Akses Jalan Terputus, Rumah Warga Retak Akibat Longsor di Banaran
- account_circle Ega Patria
- calendar_month Sabtu, 22 Nov 2025
- visibility 69
- print Cetak
info Atur ukuran teks artikel ini untuk mendapatkan pengalaman membaca terbaik.

Sinergia | Ponorogo – Dampak longsor yang melanda Dusun Gondangsari, Desa Banaran, Kecamatan Pulung, Ponorogo, masih dirasakan warga hingga Sabtu (22/11/2025). Material longsor yang terjadi sehari sebelumnya menutup total akses jalan utama menuju pemukiman enam kepala keluarga (KK) di lingkungan Coban, sehingga mereka terisolir.

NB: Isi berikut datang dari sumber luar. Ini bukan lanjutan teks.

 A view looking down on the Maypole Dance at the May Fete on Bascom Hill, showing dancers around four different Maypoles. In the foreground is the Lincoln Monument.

Longsor terjadi pada Jumat (21/11) sekitar pukul 13.00 WIB. Tanah sepanjang sekitar 30 meter dengan ketinggian kurang lebih 20 meter ambles dan memutus satu-satunya jalur penghubung. Akibatnya, warga terpaksa melewati jalur perkebunan untuk keluar masuk desa.
Selain menutup jalan, satu rumah milik Sadikin (60) mengalami kerusakan cukup serius pada bagian lantai dan tembok. Ia mengaku kerusakan ini bukan kali pertama terjadi. “Ya seperti ini mas kondisinya, rumah saya rusak. Sudah setahun ini dulu juga gara-gara longsor. Terus ini juga bertambah lagi retakannya,” ungkap Sadikin.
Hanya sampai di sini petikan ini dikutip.